Computer scientist Biplav Srivastava provides a demo of the simulation to demonstrate that previous policies to recommend the use of masks make a bigger difference in the spread of the coronavirus.
What does this computer model do?
This is a nationwide tool that can show the effect masks can have. If it’s a county where people regularly wear masks, it’ll show you how many COVID-19 cases and deaths they’ve avoided. If you choose a county where people don’t wear masks, it will show you how many cases and how many deaths could have been avoided there.
How does it do it?
We need a lot of data to do this. The New York Times surveyed nearly every county in the United States over the summer and assigned a mask-wearing rating of 0-5 to each, so that’s the heart of the model. We also use data from the New York Times and Johns Hopkins for real-time case numbers; census data for demographics such as population size, average age, and more; and geographic data to measure the distance between counties.
It is based on a mathematical technique called robust synthetic control, which is often used in drug research, where there is a control group and a treatment group.
For example, let’s take a look at Wyandotte County, Kansas. It has a relatively high rating of wearing the mask of around 3.4. Why is the model designed to tell us “what if?” scenario, will examine what would have happened if the wearing mask score had been reduced to 3.0, which is our limit for “wearing the mask low”, but the user can experiment with other values as well just to see what happens. We arrived at 3.0 based on the analysis of habits of wearing masks nationwide. Actual values ranged from 1.4 to 3.85, with a national average of 2.98.
We can set a date when the wearing mask score changes to 3.0. If we set it to go from June 1 to October 1, it tells us Wyandotte County would have had 101.5% more cases and 150 more deaths during that time. It tells the user how many deaths have occurred or were prevented based on a death rate parameter that the user can set. In this example, it was set at 2%.
How does the model create the “what if?” scenario if it didn’t really happen? It does this by looking at other counties that are nearby and have similar demographics and case counts but a lower threshold for wearing the mask. Try to come up with a weighted average to form a synthetic control group similar to our county of interest (treatment group). The model then examines how divergent the two groups are in terms of case counts. The difference in case counts between the two groups is converted into a difference in deaths using the mortality rate parameter.
What does this tell us about the impact of policies on the use of masks?
It may be helpful to continue wearing the mask or to implement a mask policy at any time. But its impact is greatest when you do it early. When you run this pattern multiple times using different dates, you notice that the impact is reduced as you delay the implementation of a mask-wearing policy. So if a county had implemented a mask policy on June 1st, it would have prevented many cases. If it were to act on July 1st, it would have less impact. Had he acted in August, he would still have prevented cases, but a very small number.

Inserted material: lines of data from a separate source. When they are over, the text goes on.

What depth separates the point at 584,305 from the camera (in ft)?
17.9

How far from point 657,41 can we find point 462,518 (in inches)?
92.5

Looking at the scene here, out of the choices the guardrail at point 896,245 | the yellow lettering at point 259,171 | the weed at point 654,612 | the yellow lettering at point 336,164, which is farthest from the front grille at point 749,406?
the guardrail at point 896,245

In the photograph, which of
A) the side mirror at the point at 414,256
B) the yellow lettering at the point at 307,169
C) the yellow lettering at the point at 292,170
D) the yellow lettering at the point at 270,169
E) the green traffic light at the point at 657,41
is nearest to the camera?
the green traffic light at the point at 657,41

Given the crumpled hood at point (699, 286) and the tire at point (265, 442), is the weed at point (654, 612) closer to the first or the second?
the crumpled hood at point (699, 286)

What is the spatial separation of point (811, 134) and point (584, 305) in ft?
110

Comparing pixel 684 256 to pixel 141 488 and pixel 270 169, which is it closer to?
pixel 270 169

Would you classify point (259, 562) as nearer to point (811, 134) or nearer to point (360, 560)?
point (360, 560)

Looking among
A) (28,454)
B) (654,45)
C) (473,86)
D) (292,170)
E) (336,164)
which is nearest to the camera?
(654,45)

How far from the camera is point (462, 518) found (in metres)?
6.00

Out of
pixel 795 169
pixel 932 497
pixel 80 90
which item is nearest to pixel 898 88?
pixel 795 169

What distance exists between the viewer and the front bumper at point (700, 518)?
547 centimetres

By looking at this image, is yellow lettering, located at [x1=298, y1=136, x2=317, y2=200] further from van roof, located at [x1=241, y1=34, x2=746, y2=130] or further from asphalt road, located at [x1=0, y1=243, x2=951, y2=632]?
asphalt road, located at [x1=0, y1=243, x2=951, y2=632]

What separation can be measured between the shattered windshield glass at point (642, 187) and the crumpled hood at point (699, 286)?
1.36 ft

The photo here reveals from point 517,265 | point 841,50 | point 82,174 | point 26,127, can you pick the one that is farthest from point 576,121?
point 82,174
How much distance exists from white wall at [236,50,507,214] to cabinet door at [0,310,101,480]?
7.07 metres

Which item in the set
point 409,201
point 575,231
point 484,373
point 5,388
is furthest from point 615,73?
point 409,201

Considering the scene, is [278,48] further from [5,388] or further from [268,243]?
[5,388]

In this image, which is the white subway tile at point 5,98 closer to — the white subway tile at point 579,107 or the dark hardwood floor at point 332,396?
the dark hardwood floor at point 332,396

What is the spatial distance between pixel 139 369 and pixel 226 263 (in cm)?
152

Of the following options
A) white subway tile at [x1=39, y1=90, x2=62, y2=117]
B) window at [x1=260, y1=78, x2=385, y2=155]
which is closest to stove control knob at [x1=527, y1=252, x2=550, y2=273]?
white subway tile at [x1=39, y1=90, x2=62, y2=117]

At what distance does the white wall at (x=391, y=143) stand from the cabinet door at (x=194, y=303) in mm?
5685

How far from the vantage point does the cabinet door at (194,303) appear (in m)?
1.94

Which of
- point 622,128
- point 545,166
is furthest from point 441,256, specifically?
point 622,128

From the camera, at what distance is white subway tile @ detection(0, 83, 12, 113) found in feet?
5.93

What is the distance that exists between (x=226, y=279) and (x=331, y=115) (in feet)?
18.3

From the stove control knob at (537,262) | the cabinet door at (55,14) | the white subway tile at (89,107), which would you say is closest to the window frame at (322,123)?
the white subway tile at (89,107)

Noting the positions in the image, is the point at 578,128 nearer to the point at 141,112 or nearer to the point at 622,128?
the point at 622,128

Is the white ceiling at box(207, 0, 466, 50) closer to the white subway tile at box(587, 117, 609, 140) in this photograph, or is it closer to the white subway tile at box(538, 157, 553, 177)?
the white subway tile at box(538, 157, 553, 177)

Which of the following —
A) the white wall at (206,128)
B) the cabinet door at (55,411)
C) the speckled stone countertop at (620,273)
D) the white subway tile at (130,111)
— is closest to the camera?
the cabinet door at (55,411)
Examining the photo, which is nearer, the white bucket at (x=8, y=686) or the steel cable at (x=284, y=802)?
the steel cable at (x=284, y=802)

What are the limits of this model?
This tool works better for some counties than others. In general, it works best with counties that are closer to the average, because they will have closer matches to compare. There is also a limitation in the sense that the New York Times mask adherence survey was conducted in the summer and things keep changing. So, if other researchers use this tool, they will have to take the changes into account.
But what you see is that when you implement a mask policy or the population regularly wear masks, it has a positive impact. And the sooner you do it, the more effective it is.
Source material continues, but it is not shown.